*Selected passage*:

=== Begin Enclosure ===

SYS.PROJECT.COPY_FILE_HISTORY Preview
The sys.project.copy_file_history
table contains the history of every file in a COPY INTO operation, including files loaded by an autoingest pipe. Each row in the table represents a single file and its load metadata.
SELECT *
FROM sys.project.copy_file_history
Example Output
event_timestamp | job_id | file_path | file_state | records_loaded_count | records_rejected_count | pipe_id | file_size | first_error_message | file_notification_timestamp | ingestion_source_type | request_id |
---|---|---|---|---|---|---|---|---|---|---|---|
2024-05-22T10:47:44.846 | 19b232b3-362b-f366-1d4a-772da8a70d00 | tlelek-test-bucket/ingestionE2E/217/s3:/tlelek-test-bucket/ingestion/1k_jsons/generated_json_f488.json | SKIPPED | 0 | 0 | 0244f174-ce25-4876-98fc-8ac9ae53b294 | 11000 | No such file or directory: s3a://tlelek-test-bucket/ingestionE2E/217/s3:/tlelek-test-bucket/ingestion/1k_jsons/generated_json_f488.json | 2024-05-20T15:41:33.873 | REST | b2c7c734-187e-4c32-a100-6f6529fdec74 |
Columns
Column Name | Data Type | Description |
---|---|---|
event_timestamp | timestamp | The date and time at which the file was loaded in a COPY INTO operation. In cases where the COPY INTO command was initiated by an autoingest pipe, compare the event_timestamp value with the file_notification_timestamp value to determine the lag time between when the file is uploaded and when Dremio is notified about the file. |
job_id | varchar | The unique identifier for the job associated with the file being loaded in the COPY INTO operation. |
file_path | varchar | The path for the file loaded in the COPY INTO operation. |
file_state | varchar | The state of the file. Enum:
|
records_loaded_count | integer | The number of records loaded from the file. |
records_rejected_count | integer | The number of records rejected from the file. |
pipe_id | varchar | The unique identifier for the autoingest pipe. |
file_size | integer | The file size in bytes. |
first_error_message | varchar | The first error message returned while the file was being loaded in the COPY INTO operation. |
file_notification_timestamp | timestamp | The date and time at which Dremio received a notification that the file was loaded into cloud storage in cases where the COPY INTO command was initiated by an autoingest pipe. |
ingestion_source_type | varchar | The type of source used for the autoingest pipe. Enum: AWS , REST . |
request_id | varchar | The unique identifier of the request associated with REST API-based ingestion. The request_id value is NULL if you used the COPY INTO command to load the file. |

=== End Enclosure ===

*Exercise brief*: In the copy_file_history reference, what is the request_id value when the COPY INTO command was used to load the file?

*Supplied information*:
=== Begin Enclosure ===

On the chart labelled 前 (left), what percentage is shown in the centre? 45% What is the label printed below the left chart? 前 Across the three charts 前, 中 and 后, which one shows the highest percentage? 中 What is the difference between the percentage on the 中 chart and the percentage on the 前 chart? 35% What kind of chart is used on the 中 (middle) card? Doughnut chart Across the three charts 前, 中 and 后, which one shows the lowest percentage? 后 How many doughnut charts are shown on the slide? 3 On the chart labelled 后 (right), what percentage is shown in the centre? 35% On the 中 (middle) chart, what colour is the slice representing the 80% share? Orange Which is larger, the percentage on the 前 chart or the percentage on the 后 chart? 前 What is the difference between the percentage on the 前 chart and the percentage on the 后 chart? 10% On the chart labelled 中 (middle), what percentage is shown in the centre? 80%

=== End Enclosure ===

*Answer below*: It is NULL.